Intex Technologies
- Company type: Private
- Industry: Technology; Telecommunications; Consumer electronics; Smartphones; Electronics;
- Founded: January 1996; 30 years ago
- Founder: Narendra Bansal
- Headquarters: New Delhi, India
- Area served: Worldwide
- Key people: Keshav Bansal (Director)
- Products: Desktop computers; Mobile phones; Mobile phone accessories; Washing machine; Air conditioner; Coolers; LED; Televisions; Audio equipment; UPS; Consumer durables; Webcams; Security cameras; Refrigerators;
- Services: Electronics manufacturing services
- Revenue: ₹6,200 crore (US$650 million)
- Number of employees: 10,000+
- Website: www.intex.in

= Intex Technologies =

Indian multinational technology company

Intex Technologies is an Indian multinational technology company based in New Delhi, India that manufactures smartphones, consumer electronics, and other accessories. It also provides consumer electronic products such as MP3 players, DVD players and speakers. It was founded in 1996 and is headquartered in New Delhi, India.

== History ==
The company was established in 1996 at New Delhi by Narendra Bansal. Currently, Keshav Bansal, son of Narendra Bansal, is the active director of the company.
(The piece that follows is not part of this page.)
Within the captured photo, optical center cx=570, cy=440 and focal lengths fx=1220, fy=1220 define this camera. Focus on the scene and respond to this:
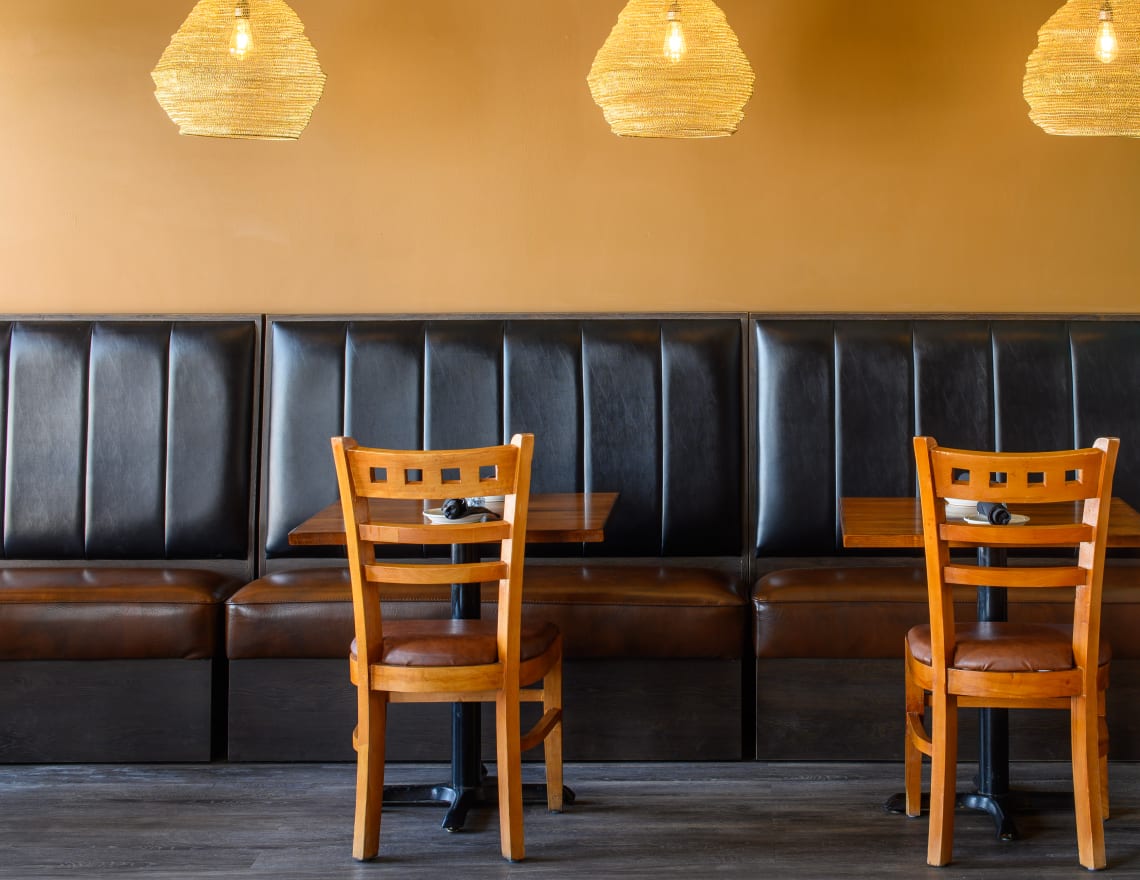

In 2012, from an IT product company, Intex Technologies expanded its consumer durables portfolio with the entry in LED TVs business. The LED TVs business has seen a growth of over 150% and the company has a 6% share in LED TVs and 3% share in washing machines nationally.

== IPL Team ==
The company also owned an IPL franchise called Gujarat Lions in 2016 and 2017.